Your website, videos, articles, and podcast appearances don’t usually get you discovered. They help you get approved.

This distinction matters.

Many speakers over-invest in content creation while under-investing in relationship-building and live performance opportunities. They are optimizing the wrong part of the funnel.

Why Speaker Bureaus Still Matter

Another takeaway that deserves attention: speakers bureaus are far from obsolete.

When planners were asked for their number one way to find speakers, bureaus ranked near the top. And when bureaus were included as part of word-of-mouth discovery, their influence became even more pronounced.

Why?

Because bureaus act as trusted filters.

They reduce risk.
They understand the audience.
They match expectations to reality.

In a world flooded with self-promoting experts, that curation has value.

What This Means for Speakers (The Hard Truth)

This research quietly dismantles one of the most common growth strategies in the speaking industry: waiting to be discovered.

Discovery rarely happens online.
Discovery happens in rooms.

Which leads to a hard but liberating truth:

If you want more keynote work, your primary job is not content creation.
Your primary job is getting on stages.

That might mean:

  • Speaking for free or low fees early on
  • Saying yes to smaller events
  • Speaking at conferences outside your industry
  • Prioritizing visibility over polish
  • Treating every audience as your next referral engine

Your real marketing asset isn’t your website.

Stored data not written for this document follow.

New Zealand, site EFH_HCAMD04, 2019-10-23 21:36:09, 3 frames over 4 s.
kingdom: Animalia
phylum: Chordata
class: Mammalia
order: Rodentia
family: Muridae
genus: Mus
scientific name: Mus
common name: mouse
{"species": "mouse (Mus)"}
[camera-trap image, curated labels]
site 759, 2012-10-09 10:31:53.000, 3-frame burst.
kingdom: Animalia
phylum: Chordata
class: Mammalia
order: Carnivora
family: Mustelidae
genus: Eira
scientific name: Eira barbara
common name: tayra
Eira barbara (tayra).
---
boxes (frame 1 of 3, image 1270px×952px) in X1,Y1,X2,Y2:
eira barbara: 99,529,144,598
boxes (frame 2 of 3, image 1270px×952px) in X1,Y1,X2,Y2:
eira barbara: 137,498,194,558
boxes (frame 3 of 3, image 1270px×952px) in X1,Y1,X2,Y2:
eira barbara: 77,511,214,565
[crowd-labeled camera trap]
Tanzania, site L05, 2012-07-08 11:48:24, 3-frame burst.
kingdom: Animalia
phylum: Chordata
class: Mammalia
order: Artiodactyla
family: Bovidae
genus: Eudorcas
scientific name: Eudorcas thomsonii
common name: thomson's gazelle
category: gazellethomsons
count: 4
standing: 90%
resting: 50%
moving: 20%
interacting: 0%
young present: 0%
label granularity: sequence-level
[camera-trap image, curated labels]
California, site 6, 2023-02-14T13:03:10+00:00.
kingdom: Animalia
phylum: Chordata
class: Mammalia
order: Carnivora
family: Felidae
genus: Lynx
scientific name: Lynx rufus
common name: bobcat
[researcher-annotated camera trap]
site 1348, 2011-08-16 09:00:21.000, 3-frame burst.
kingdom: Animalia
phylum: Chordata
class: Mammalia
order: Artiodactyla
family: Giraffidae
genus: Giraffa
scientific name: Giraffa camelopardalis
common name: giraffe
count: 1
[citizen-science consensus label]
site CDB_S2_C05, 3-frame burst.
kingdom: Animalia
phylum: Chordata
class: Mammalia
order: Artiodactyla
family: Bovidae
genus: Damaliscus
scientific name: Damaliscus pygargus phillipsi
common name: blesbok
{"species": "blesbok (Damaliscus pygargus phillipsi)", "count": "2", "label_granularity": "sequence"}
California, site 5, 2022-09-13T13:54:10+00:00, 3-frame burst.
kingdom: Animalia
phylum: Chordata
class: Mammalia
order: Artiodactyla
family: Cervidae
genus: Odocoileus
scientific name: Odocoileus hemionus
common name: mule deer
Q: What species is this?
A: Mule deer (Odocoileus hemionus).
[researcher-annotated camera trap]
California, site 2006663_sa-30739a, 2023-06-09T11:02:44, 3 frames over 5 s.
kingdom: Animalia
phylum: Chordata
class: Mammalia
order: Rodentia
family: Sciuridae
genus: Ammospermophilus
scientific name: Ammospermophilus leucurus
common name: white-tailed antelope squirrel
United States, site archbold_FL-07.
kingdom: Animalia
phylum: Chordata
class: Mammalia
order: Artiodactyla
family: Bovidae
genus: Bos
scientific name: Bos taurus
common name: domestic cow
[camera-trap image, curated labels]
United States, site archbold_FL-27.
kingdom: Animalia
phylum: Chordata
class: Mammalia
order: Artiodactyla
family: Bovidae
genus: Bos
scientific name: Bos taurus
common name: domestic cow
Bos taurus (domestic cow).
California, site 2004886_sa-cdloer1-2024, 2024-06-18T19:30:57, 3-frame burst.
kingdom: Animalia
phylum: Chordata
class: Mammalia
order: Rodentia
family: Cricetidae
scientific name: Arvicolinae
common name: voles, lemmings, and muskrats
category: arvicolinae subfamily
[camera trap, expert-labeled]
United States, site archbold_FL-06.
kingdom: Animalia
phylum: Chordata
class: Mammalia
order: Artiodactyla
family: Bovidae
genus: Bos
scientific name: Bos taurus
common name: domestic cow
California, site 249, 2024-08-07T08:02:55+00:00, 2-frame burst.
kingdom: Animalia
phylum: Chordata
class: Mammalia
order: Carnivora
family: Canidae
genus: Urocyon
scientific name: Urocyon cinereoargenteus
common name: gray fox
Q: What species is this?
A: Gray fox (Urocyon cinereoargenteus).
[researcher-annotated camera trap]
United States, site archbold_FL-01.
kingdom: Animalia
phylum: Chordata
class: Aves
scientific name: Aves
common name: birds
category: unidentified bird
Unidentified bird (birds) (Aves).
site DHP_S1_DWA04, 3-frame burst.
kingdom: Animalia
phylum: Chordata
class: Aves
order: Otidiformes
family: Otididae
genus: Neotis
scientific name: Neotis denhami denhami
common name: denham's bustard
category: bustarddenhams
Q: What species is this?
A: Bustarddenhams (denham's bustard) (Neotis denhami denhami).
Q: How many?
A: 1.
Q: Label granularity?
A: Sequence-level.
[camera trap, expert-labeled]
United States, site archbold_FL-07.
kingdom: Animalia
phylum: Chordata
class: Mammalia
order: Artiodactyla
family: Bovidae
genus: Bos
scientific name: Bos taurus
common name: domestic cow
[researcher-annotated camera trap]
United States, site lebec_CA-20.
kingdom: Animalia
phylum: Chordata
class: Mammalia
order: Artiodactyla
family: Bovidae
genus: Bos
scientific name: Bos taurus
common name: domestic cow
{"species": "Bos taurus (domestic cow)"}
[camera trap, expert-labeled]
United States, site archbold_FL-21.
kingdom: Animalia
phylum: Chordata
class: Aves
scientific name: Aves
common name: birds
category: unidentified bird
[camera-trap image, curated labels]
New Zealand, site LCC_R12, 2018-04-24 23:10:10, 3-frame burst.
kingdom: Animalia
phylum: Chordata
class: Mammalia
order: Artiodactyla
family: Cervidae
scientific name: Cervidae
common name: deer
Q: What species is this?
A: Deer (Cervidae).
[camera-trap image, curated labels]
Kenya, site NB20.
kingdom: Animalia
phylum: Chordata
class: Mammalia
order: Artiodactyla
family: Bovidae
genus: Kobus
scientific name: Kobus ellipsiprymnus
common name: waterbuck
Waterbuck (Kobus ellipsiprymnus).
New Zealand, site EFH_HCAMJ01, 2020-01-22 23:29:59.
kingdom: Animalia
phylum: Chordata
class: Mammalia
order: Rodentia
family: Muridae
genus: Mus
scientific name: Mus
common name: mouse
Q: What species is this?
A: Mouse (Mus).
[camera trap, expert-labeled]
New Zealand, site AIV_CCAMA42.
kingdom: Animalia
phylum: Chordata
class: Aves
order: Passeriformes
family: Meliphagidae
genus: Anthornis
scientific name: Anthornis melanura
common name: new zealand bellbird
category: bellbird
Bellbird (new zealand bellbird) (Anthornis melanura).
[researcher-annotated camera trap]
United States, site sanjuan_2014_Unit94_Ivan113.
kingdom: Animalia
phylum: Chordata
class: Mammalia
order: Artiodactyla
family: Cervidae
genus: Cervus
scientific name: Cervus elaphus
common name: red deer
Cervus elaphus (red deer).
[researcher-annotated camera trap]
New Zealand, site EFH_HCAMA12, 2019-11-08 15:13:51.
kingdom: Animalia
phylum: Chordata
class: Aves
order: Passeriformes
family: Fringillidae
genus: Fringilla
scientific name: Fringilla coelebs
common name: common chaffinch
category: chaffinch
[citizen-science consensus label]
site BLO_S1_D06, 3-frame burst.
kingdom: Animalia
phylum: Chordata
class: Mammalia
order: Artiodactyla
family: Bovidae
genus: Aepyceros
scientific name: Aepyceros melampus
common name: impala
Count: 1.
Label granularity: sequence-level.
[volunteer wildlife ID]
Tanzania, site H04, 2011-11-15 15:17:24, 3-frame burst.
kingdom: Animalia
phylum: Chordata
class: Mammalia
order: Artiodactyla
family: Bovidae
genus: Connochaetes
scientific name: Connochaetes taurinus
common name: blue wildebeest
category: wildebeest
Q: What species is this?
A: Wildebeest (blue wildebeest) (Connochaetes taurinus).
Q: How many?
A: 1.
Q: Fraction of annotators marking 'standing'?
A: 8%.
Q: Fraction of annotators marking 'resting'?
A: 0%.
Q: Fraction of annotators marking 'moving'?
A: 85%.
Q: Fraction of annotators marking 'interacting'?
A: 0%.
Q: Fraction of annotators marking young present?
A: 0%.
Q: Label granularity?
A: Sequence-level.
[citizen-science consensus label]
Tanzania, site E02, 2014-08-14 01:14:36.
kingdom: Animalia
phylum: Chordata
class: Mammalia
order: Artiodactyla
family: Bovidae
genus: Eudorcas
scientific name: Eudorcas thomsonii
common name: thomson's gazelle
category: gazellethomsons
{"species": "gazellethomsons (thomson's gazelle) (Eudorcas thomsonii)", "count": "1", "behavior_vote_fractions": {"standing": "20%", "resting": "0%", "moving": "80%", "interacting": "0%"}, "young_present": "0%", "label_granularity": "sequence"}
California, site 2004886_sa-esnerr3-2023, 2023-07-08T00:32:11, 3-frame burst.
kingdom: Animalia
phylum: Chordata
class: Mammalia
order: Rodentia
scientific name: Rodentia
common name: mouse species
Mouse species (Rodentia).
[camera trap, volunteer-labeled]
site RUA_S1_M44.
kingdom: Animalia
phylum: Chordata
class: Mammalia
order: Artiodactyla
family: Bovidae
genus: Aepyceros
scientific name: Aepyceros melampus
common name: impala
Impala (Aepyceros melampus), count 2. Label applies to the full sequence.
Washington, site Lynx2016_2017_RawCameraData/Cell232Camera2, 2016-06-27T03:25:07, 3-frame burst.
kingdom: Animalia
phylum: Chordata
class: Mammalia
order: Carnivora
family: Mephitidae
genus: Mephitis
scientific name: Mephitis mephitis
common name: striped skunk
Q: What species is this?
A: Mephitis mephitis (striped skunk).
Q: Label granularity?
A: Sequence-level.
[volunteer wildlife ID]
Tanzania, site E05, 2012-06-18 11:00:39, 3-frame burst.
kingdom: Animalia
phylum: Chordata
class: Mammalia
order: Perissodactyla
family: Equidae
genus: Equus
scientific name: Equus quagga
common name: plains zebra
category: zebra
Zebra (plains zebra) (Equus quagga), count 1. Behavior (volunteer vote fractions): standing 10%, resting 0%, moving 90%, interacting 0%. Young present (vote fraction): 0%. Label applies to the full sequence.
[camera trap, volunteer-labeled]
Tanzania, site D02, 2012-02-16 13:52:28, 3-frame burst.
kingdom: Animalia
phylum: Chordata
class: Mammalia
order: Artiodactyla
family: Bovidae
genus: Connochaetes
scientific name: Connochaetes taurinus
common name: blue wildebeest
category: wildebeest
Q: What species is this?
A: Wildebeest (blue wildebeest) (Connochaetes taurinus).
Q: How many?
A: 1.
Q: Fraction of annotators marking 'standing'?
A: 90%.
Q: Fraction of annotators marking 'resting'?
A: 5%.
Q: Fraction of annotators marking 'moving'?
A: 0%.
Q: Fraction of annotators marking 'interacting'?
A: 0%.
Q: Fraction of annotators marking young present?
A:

It’s the audience you just served.

Reframing Your Speaking Strategy

If I were starting a speaking business today, here’s how this research would shape my strategy:

  1. Design every talk for referral
    Not applause. Not social clips. Referrals.
  2. Build relationships with planners, not followers
    Planners book speakers. Followers do not.
  3. Use content as proof, not bait
    Content supports decisions; it rarely initiates them.
  4. Invest in peer relationships
    Other speakers are one of your strongest lead sources.
  5. Play the long game
    Speaking careers are compounding assets, not viral events.

The Bigger Lesson (Beyond Speaking)

There’s a broader lesson here that applies far beyond keynote speaking.

We live in a world obsessed with platforms and algorithms, yet the most consequential decisions are still made through trust, reputation, and human recommendation.

This is true in:

  • Hiring
  • Consulting
  • Professional services
  • Thought leadership
  • Influence marketing

Visibility gets attention.
Trust gets decisions.

And trust is built in human moments, not dashboards.

Final Thought

If you’ve been feeling frustrated that your content isn’t translating into speaking opportunities, this research offers reassurance—not disappointment.

You’re not failing the algorithm.

You’re simply playing the wrong game.

The game hasn’t changed as much as we think.

People still hire people they’ve seen, heard, and trusted.

And in the speaking business, nothing replaces the power of showing up on stage and delivering something unforgettable.